» **Kutipan Dokumen**:
◆ ◆ ◆ ◆ ◆

Jerih payah masyarakat Desa Segamai dan Serapung, Kabupaten Pelalawan Riau yang selama tiga tahun terakhir didampingi LSM Yayasan Mitra Insani untuk memperoleh hak kelola legal terhadap hutan akhirnya mulai berbuah. Izin pencadangan hutan desa seluas sekitar 4.000 hektar bagi dua desa terpencil itu kini telah disahkan dan diserahterimakan.
“Dahulu kita banyak memberikan izin ke perusahaan, terus rakyatnya dimana. Rakyatnya tidak kebagian. Karena itu kebijakan ini kita koreksi. Saya sudah cadangkan 600 ribu hektar untuk hutan tanaman rakyat. Jadi kalau ada kawasan hutan, kita bagi kepada rakyat untuk dikelola untuk tanam karet, sehingga masyarakat kita memiliki pendapatan dan penghasilan yang lebih sehingga anak-anaknya bisa sekolah,” demikian kata Zulkifli Hasan, Menteri Kehutanan dalam sambutannya di Desa Segamai, Senin 29 Juli 2013. Mendengar pernyataan ini, masyarakat sontak bertepuk tangan senang.
Bagi 277 kepala keluarga Desa Segamai, kehadiran sang menteri kemarin adalah hari yang bersejarah mengingat tidak pernah sebelumnya pejabat setingkat gubernur, apalagi sekelas menteri mengunjungi desa mereka yang berada di ujung Sungai Kampar.
Menanggapi serah terima ini, Ridwan, Kepala Desa Segamai mengatakan bahwa pengakuan hak atas Hutan Desa ini akan secara nyata mendorong upaya peningkatan kesejahteraan masyarakat sambil dapat menjaga hutan tetap lestari.

◆ ◆ ◆ ◆ ◆

» **Data Masukan**:
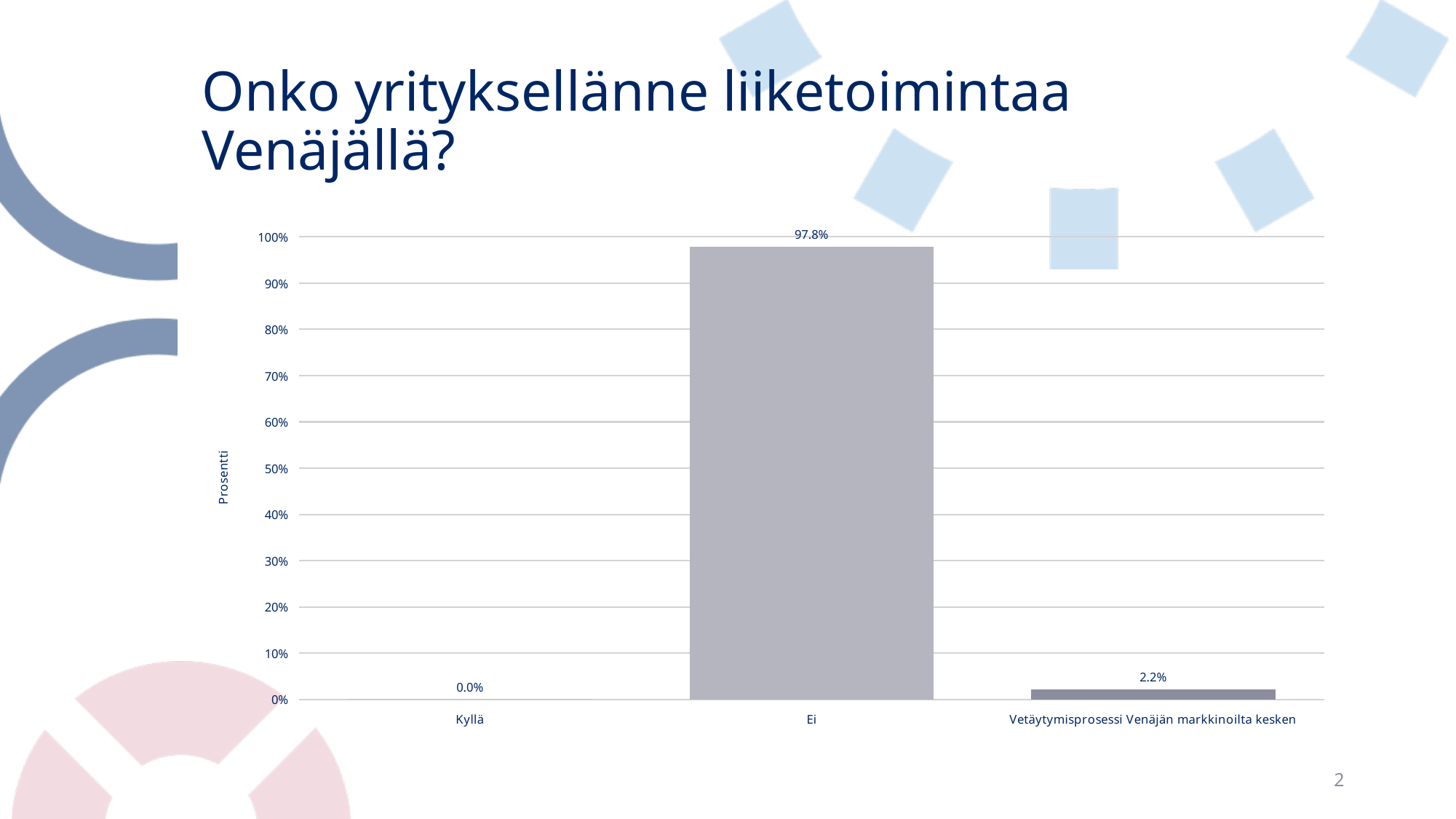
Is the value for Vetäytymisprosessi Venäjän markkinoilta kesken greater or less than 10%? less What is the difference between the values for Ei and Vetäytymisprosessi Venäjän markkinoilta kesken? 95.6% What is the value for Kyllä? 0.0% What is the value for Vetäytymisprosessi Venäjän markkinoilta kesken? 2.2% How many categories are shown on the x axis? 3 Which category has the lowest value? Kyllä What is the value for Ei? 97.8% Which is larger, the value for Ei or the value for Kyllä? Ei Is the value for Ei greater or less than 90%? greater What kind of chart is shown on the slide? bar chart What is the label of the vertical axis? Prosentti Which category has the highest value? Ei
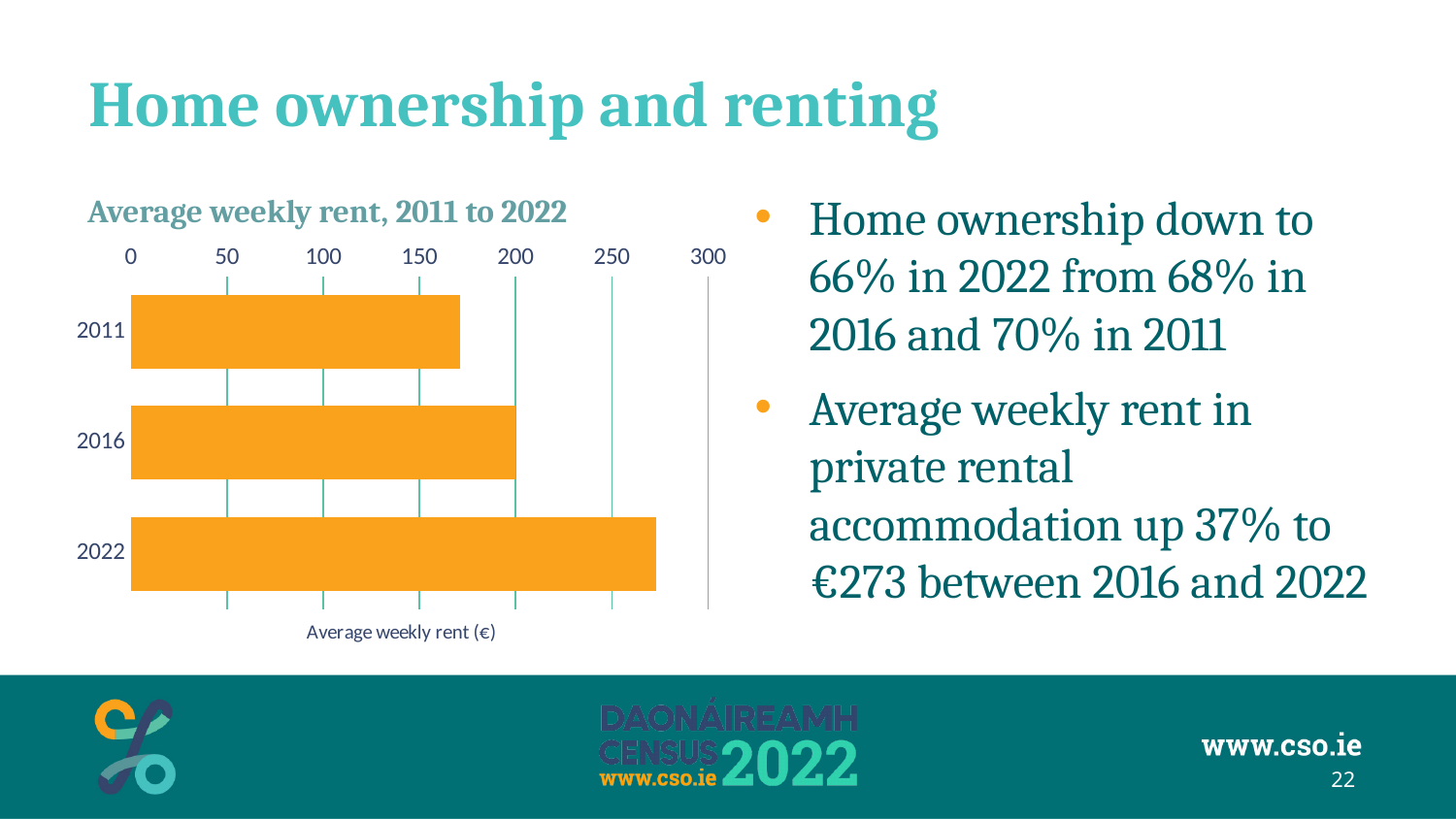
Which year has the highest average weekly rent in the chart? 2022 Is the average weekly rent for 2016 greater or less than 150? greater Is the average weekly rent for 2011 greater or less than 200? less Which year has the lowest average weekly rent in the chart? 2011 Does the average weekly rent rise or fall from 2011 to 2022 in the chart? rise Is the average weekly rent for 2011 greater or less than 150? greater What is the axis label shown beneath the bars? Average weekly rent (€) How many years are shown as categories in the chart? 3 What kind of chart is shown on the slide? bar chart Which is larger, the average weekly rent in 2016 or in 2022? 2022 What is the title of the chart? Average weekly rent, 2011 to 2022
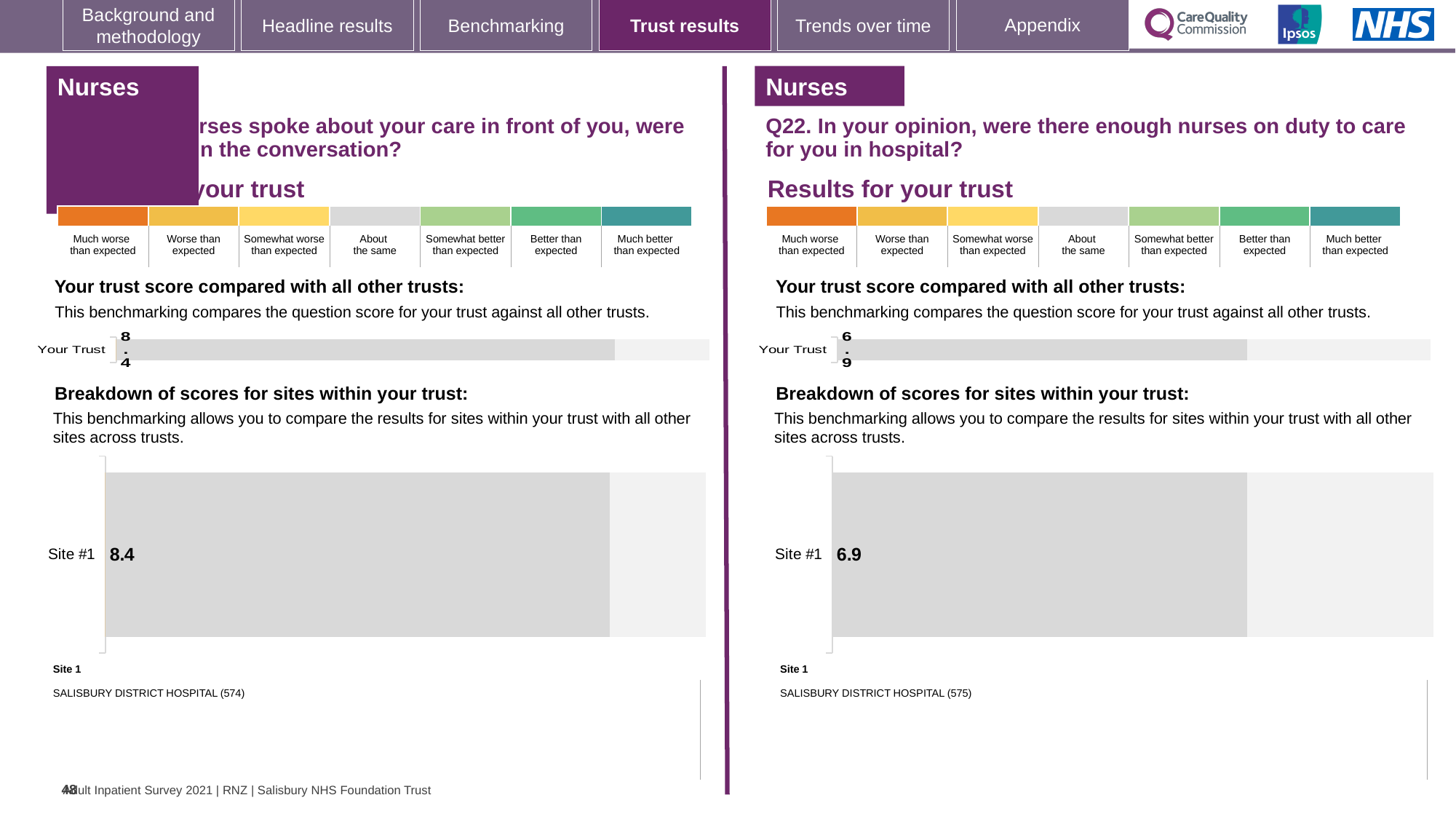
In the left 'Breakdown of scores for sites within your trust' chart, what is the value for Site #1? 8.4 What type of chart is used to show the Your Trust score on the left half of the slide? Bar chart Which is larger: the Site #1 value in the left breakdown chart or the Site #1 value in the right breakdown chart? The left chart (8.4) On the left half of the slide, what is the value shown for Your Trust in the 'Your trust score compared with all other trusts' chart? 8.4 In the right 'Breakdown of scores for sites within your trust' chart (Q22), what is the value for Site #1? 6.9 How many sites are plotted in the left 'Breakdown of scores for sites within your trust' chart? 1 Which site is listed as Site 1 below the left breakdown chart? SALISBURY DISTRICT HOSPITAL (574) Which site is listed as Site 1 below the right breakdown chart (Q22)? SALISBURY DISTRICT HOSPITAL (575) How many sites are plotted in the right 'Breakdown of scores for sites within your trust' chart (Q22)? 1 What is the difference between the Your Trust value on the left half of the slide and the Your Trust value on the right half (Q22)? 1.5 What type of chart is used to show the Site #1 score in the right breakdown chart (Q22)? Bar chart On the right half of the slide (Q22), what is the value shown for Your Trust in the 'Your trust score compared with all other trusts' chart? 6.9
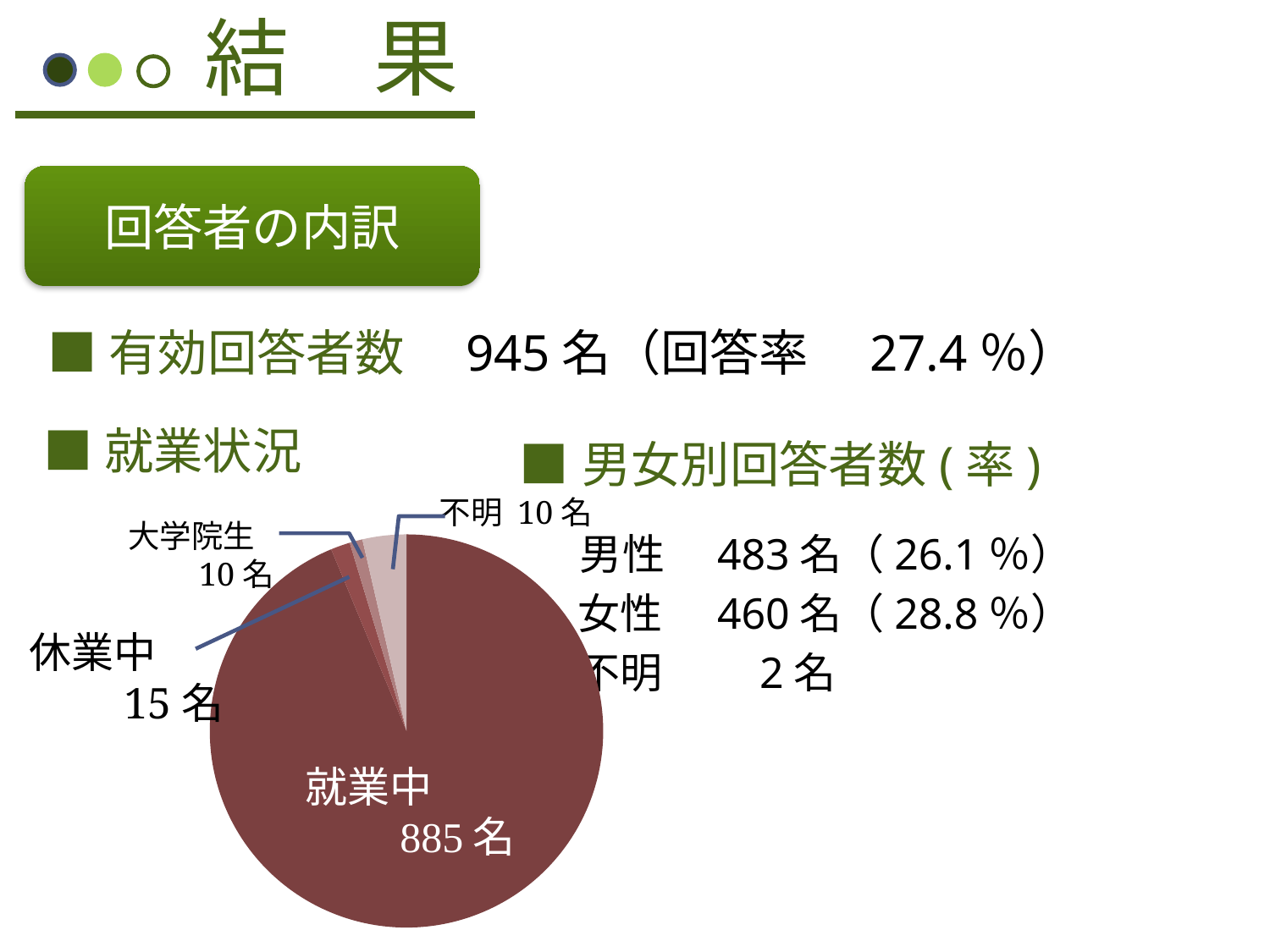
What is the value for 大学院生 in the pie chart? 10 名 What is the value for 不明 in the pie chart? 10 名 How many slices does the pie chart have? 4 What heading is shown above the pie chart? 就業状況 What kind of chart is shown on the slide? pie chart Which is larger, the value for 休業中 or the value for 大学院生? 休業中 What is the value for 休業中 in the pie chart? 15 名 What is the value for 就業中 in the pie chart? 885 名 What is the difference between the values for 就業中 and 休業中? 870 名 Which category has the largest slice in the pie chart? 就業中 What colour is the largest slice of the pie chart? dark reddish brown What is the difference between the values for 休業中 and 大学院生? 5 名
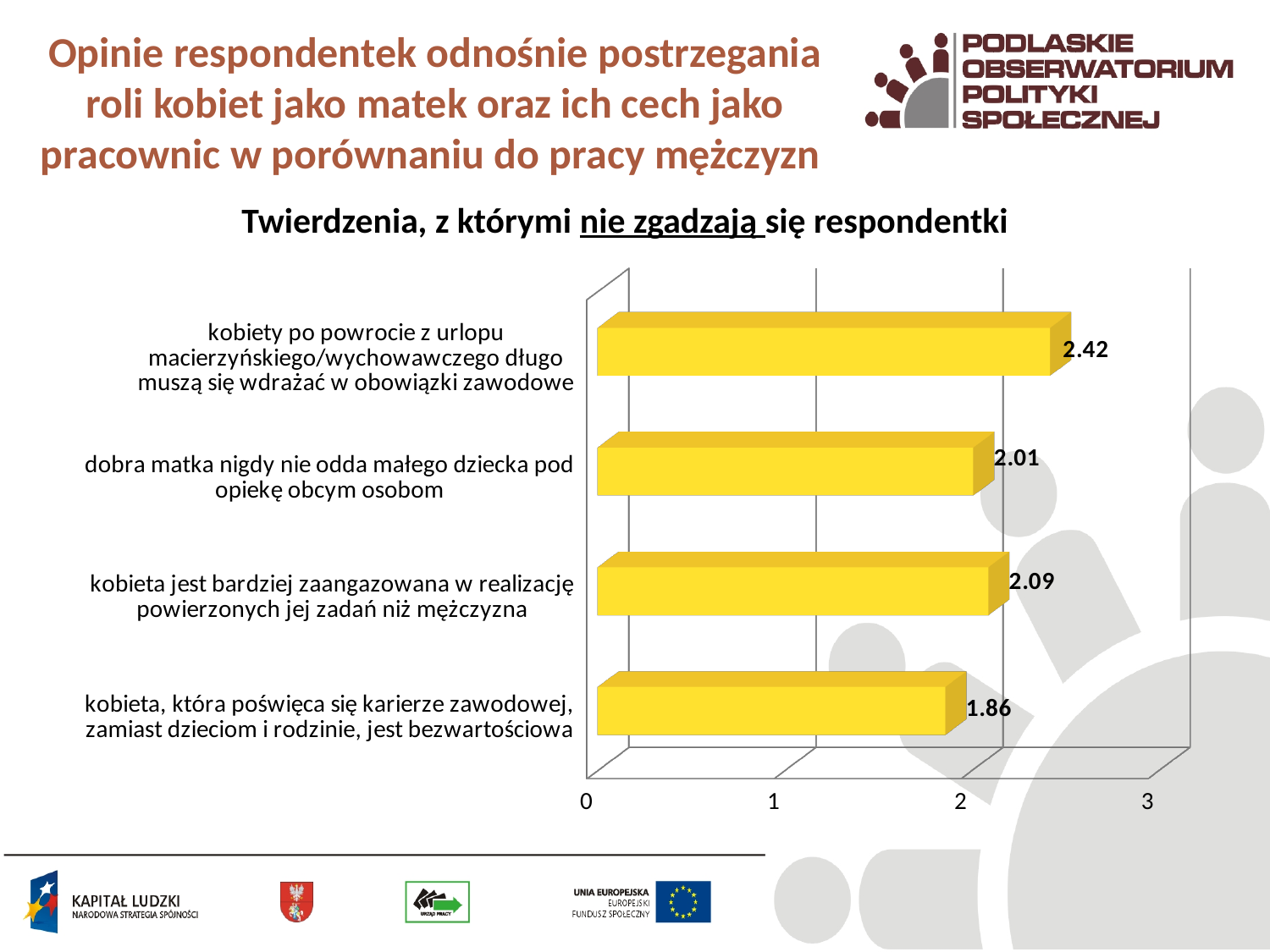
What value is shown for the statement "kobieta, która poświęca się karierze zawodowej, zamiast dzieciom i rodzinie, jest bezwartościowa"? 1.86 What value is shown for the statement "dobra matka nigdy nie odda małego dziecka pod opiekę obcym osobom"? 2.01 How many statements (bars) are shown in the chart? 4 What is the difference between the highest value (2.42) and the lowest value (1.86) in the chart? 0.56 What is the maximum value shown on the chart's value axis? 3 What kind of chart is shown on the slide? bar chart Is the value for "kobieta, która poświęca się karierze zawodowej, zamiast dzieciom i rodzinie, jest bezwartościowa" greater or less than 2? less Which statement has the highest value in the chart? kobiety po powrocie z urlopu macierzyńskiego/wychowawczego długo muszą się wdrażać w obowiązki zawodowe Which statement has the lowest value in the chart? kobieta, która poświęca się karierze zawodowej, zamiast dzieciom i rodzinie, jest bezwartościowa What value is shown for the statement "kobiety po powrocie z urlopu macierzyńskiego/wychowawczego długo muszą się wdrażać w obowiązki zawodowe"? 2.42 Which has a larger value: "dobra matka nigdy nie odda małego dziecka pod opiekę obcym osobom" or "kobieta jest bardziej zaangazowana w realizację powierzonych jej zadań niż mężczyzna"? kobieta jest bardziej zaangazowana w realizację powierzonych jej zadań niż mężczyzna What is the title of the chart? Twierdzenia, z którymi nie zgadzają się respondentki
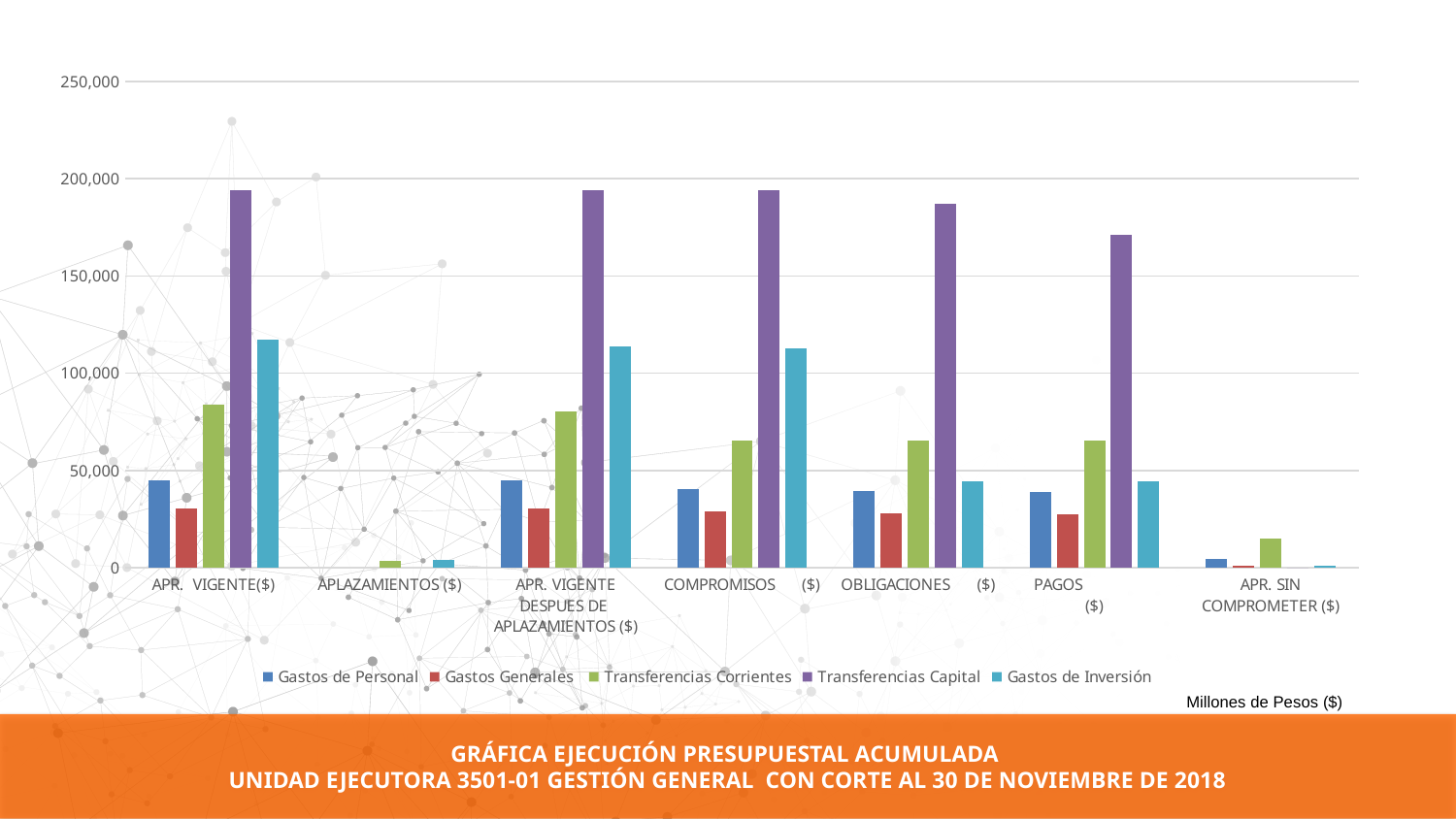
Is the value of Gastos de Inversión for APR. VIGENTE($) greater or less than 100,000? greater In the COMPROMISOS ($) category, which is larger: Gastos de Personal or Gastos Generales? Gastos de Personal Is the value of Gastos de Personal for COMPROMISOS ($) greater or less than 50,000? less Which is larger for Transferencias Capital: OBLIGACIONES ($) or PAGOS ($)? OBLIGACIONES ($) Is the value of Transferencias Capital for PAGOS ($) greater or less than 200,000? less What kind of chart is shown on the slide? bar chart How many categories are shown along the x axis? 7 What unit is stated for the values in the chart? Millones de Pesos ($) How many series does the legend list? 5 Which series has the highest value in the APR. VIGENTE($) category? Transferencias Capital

◆ ◆ ◆ ◆ ◆

» **Yang Perlu Dikerjakan**:
1) Tolong tampilkan setiap baris catatan yang memuat kata "Capital".
2) Lanjutkan teks tentang hutan desa Segamai dan Serapung mulai setelah kalimat terakhirnya.

» **Jawaban Tugas**:
1)
Is the value of Gastos de Inversión for APR. VIGENTE($) greater or less than 100,000? greater In the COMPROMISOS ($) category, which is larger: Gastos de Personal or Gastos Generales? Gastos de Personal Is the value of Gastos de Personal for COMPROMISOS ($) greater or less than 50,000? less Which is larger for Transferencias Capital: OBLIGACIONES ($) or PAGOS ($)? OBLIGACIONES ($) Is the value of Transferencias Capital for PAGOS ($) greater or less than 200,000? less What kind of chart is shown on the slide? bar chart How many categories are shown along the x axis? 7 What unit is stated for the values in the chart? Millones de Pesos ($) How many series does the legend list? 5 Which series has the highest value in the APR. VIGENTE($) category? Transferencias Capital

2)
Bagi Yayasan Mitra Insani dan LSM pendukunganya seperti Jikalahari, Telapak dan Greenpeace, Hutan Desa berarti adanya peluang bagi masyarakat untuk meningkatkan kesejahteraan dengan cara memanfaatkan hutan dan isinya secara sah seperti sumber pendapatan produk non kayu.
Namun Hutan Desa bukan saja soal kesejahteraan masyarakat, tetapi juga diharapkan mampu melindungi dan mendorong penyelamatan lansekap hutan Semenanjung Kampar yang sebagiannya kini menghadapi deforestasi oleh perusahaan-perusahaan.
“Hutan desa ini berada di lansekap Semenanjung Kampar yang merupakan hutan lindung gambut seluas 680 ribu hektar yang memiliki kekayaan hayati tinggi dan merupakan habitat penting harimau Sumatra. Gambut Semenanjung Kampar juga memiliki kandungan karbon tinggi dan penting bagi upaya menahan laju pemanasan global dari deforestasi, sehingga Hutan Desa ini juga memiliki signifikansi global,” kata Muslim Rasyid, Koordinator Jikalahari.
Berdasarkan riset terakhir soal tingkat biodiversitas, hutan rawa gambut ini memiliki kedalaman hingga 20 meter dengan dua kubah gambut dalam yang jika rusak akan melepaskan emisi karbon yang cukup besar dan memperkukuh Indonesia sebagai pelepas emisi terbesar ketiga dunia setelah Amerika dan China. Di hutan ini juga terdapat empat kawasan lindung, Suaka Margasatwa Danau Pulau Besar, Tasik Belat, Tasik Metas dan Tasik Serkap dengan ekosistem hutan mangrove di bagian pesisir utaranya.
Senada dengan itu, Greenpeace mengatakan penetapkan status hutan desa ini juga harus dilihat sebagai bagian dari program perlindungan keseluruhan Semenanjung Kampar secara kawasan dan tolak ukur keberhasilan pemerintah melindungi hutan Indonesia.
“Namun pantauan terakhir menunjukkan adanya aktifitas penebangan hutan di kawasan ini yang dilakukan sejumlah perusahaan besar seperti yang dilakukan oleh RAPP. Praktik buruk perusahaan ini akan dapat menyia-nyiakan komitmen pemerintah menyelamatkan hutan Indonesia,” kata Rusmadya, Jurukampanye Hutan Greenpeace Indonesia.
Selain berpacu dengan laju deforestasinya, izin Hutan Desa dari Menhut ini ternyata masih memerlukan waktu panjang untuk diandalkan menjadi pelindung gambut Kampar. Prosesnya masih jauh. Masih ada izin penetapan dan pengelolaan yang nantinya dikeluarkan oleh Gubernur.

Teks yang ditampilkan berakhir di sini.